The code I have is not great, I’ll be the first to admit that. I really just wanted it to do the job. I’m slowly beginning to do things ‘developer-style’. My first step is to actually ensure the structure of the code is robust. So I split each scraper (the bulk Purchase Award Contracts and two types of packaged Purchase Award Contracts had to be scraped separately) into 3 – 4 steps.
For instance, looking at the packaged contracts, I :
- Fetched the link to each text file for all the years
- For each text file I fetch all the content into one long string (these two steps could easily be combined, but if the content changes/gets wiped I will always have the original content in a separate file. Keep all original records, it’s just the journalist in me)
- The content of each text file was then parsed for the relevant information. Separating these two steps means ScraperWiki run time is kept to a minimum when making calls to a website. This time is limited so you would want to separate your parsing from your scraping.

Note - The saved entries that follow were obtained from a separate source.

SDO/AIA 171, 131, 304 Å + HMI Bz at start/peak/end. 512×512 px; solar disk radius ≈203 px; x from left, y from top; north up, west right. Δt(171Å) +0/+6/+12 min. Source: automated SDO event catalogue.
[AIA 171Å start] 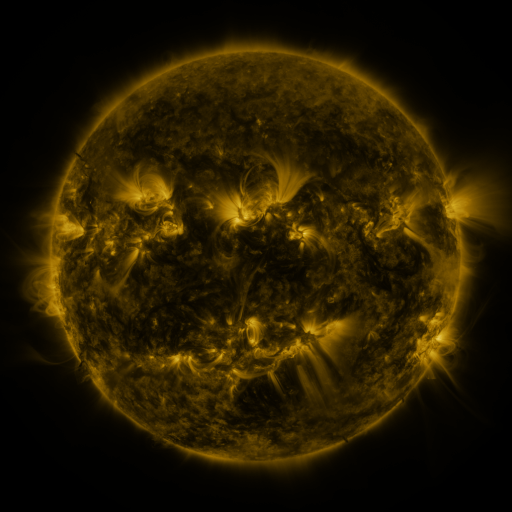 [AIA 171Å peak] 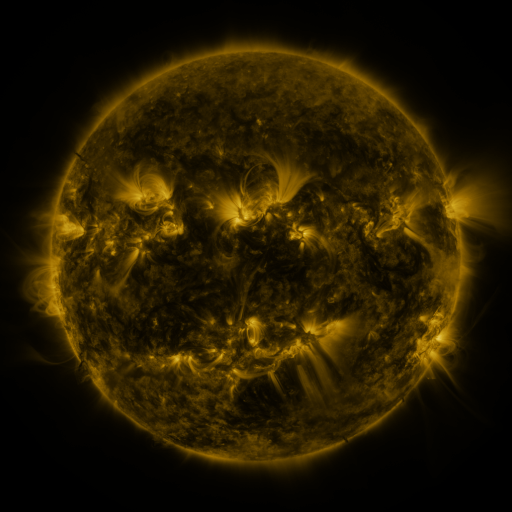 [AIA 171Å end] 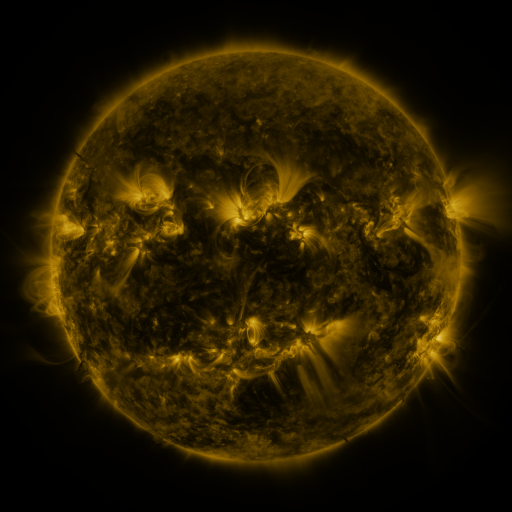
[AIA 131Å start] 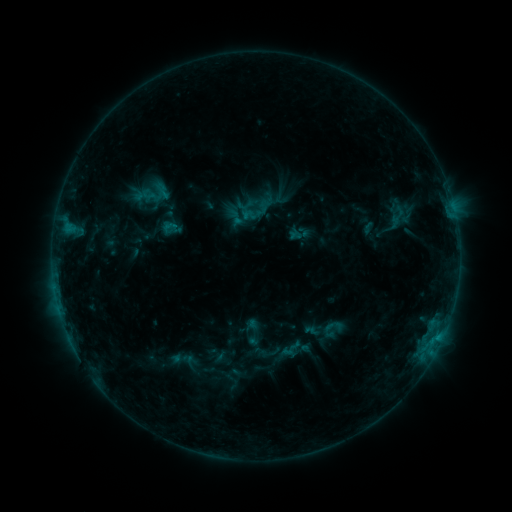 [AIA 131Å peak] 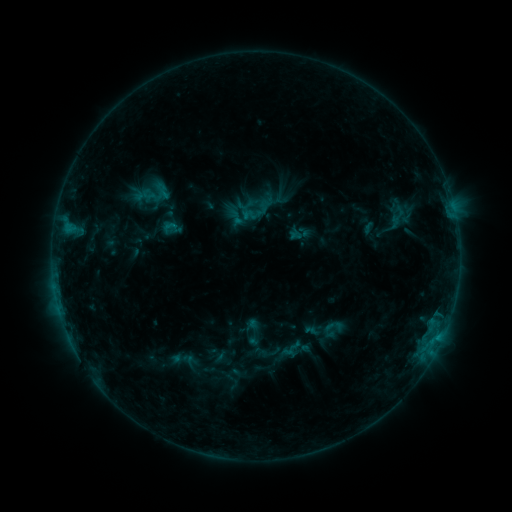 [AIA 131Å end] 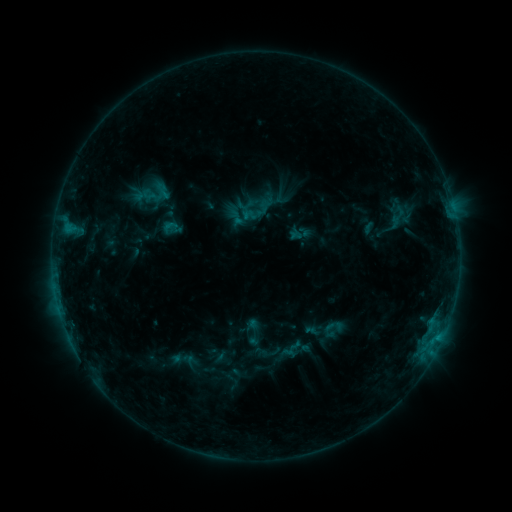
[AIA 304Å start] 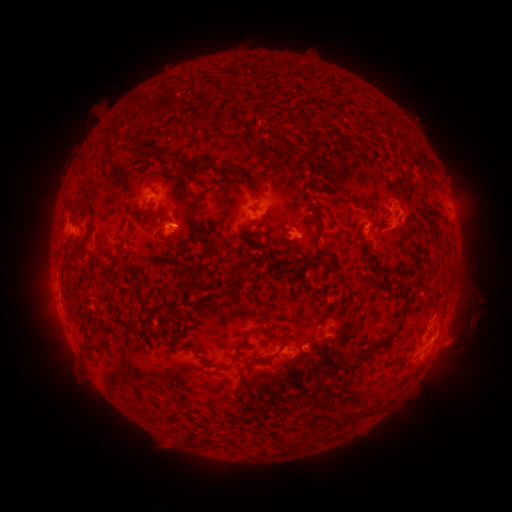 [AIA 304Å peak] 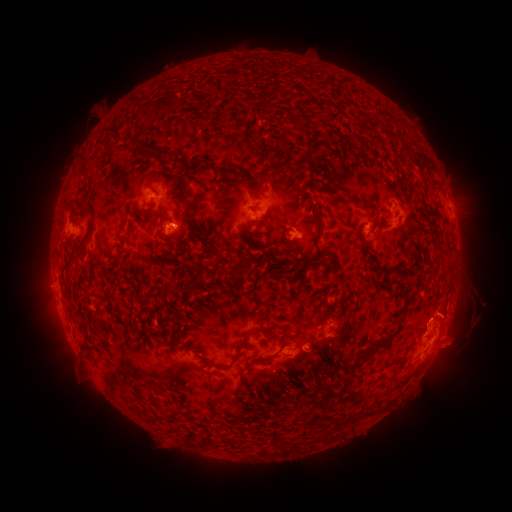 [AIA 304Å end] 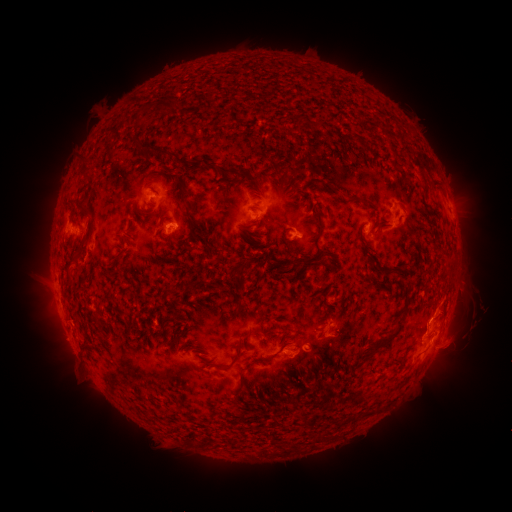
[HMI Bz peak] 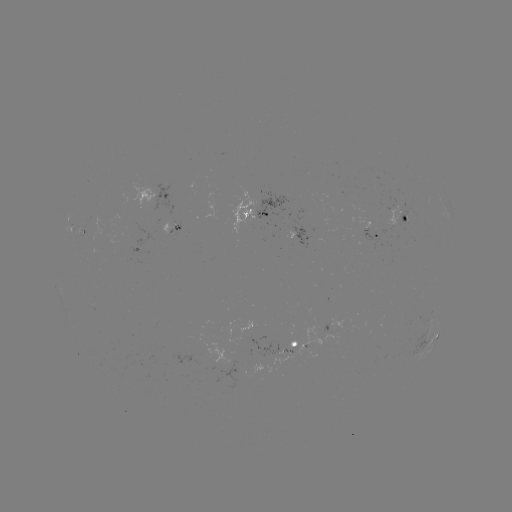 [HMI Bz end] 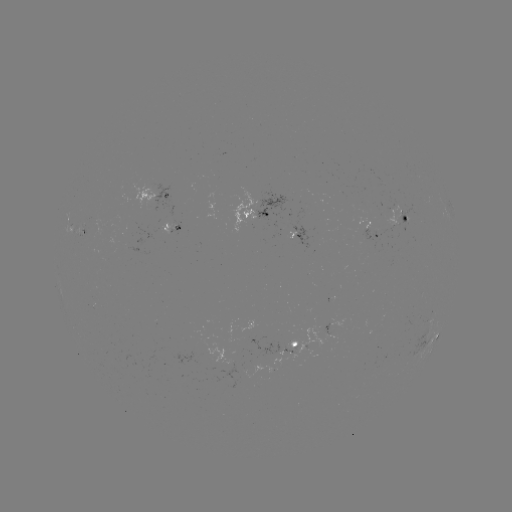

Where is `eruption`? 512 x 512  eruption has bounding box [416, 269, 501, 372].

- Port allocation reports were structured differently to the Purchase Awards so they were parsed differently from the script in step 2.
I downloaded these as CSVs and put them into a SQL database. For the fiscal year we were interested in, I pulled the Excel files of the Cargo Availability Reports together by copy and paste. I put this into the database and joined Purchase Award Contract to Cargo Availability Report on contract number, port and quantity. The other fields like company and commodity were free text fields so those might not match even if they were supposed to be the same thing. I wanted to avoid duplicating entries on the join so these fields looked best to me.
The Excel files were not consistent in their heading structure so pulling them together programmatically would probably involve more effort. Given time and better programming skills I would have liked to have done this and written a combinatorics programme to match the contracts to the cargo reports when the quantities were split over several shipments.
The biggest complication in getting the data together was finding out where everything was and how it was all related. Another obstacle that highlights how difficult it was to piece together the data, is the fact that the reference numbers for 4 different documents have the same number structure. For instance, the packaged PDFs on the dreadful web portal have a “Bid Invitation” numbers that look exactly like the “Purchase Requisition” number in the Cargo Availability Reports but in fact refers to the same structured number (2000000XXX) in the filename!
There is public data and data made for public use. These are not the same thing.